• **STATED PROBLEM**:
Give the rows below as a JSON list of strings, one string per line, leaving out blank lines and the pictures.

• **INPUT ROWS**:
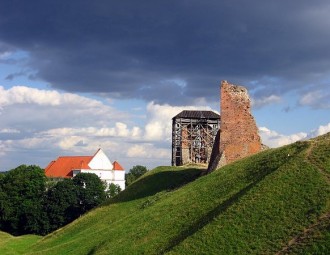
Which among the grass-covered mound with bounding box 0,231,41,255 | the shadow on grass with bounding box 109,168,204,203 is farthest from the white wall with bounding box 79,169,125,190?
the shadow on grass with bounding box 109,168,204,203

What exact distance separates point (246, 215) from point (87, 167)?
75885 mm

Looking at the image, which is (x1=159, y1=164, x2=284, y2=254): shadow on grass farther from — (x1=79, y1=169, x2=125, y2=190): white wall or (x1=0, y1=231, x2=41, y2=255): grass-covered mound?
(x1=79, y1=169, x2=125, y2=190): white wall

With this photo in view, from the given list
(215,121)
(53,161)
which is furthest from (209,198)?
(53,161)

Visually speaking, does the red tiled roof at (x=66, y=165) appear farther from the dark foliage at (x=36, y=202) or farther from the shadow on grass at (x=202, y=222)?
the shadow on grass at (x=202, y=222)

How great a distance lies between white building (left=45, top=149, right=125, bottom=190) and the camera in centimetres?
9188

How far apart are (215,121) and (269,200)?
1824 inches

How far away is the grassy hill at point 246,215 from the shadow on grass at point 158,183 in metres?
9.34

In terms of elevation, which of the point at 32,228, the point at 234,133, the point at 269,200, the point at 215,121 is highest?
the point at 215,121

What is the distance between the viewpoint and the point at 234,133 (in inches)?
1347

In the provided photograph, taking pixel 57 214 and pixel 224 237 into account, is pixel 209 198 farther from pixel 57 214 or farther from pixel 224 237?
pixel 57 214

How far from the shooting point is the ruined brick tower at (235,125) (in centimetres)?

• **RESPONSE TO THIS TASK**:
[
  "Which among the grass-covered mound with bounding box 0,231,41,255 | the shadow on grass with bounding box 109,168,204,203 is farthest from the white wall with bounding box 79,169,125,190?",
  "the shadow on grass with bounding box 109,168,204,203",
  "What exact distance separates point (246, 215) from point (87, 167)?",
  "75885 mm",
  "Looking at the image, which is (x1=159, y1=164, x2=284, y2=254): shadow on grass farther from — (x1=79, y1=169, x2=125, y2=190): white wall or (x1=0, y1=231, x2=41, y2=255): grass-covered mound?",
  "(x1=79, y1=169, x2=125, y2=190): white wall",
  "With this photo in view, from the given list",
  "(215,121)",
  "(53,161)",
  "which is furthest from (209,198)?",
  "(53,161)",
  "Visually speaking, does the red tiled roof at (x=66, y=165) appear farther from the dark foliage at (x=36, y=202) or farther from the shadow on grass at (x=202, y=222)?",
  "the shadow on grass at (x=202, y=222)",
  "How great a distance lies between white building (left=45, top=149, right=125, bottom=190) and the camera in centimetres?",
  "9188",
  "How far apart are (215,121) and (269,200)?",
  "1824 inches",
  "How far away is the grassy hill at point 246,215 from the shadow on grass at point 158,183 in metres?",
  "9.34",
  "In terms of elevation, which of the point at 32,228, the point at 234,133, the point at 269,200, the point at 215,121 is highest?",
  "the point at 215,121",
  "What is the distance between the viewpoint and the point at 234,133 (in inches)?",
  "1347",
  "In the provided photograph, taking pixel 57 214 and pixel 224 237 into account, is pixel 209 198 farther from pixel 57 214 or farther from pixel 224 237?",
  "pixel 57 214",
  "How far from the shooting point is the ruined brick tower at (235,125) (in centimetres)?"
]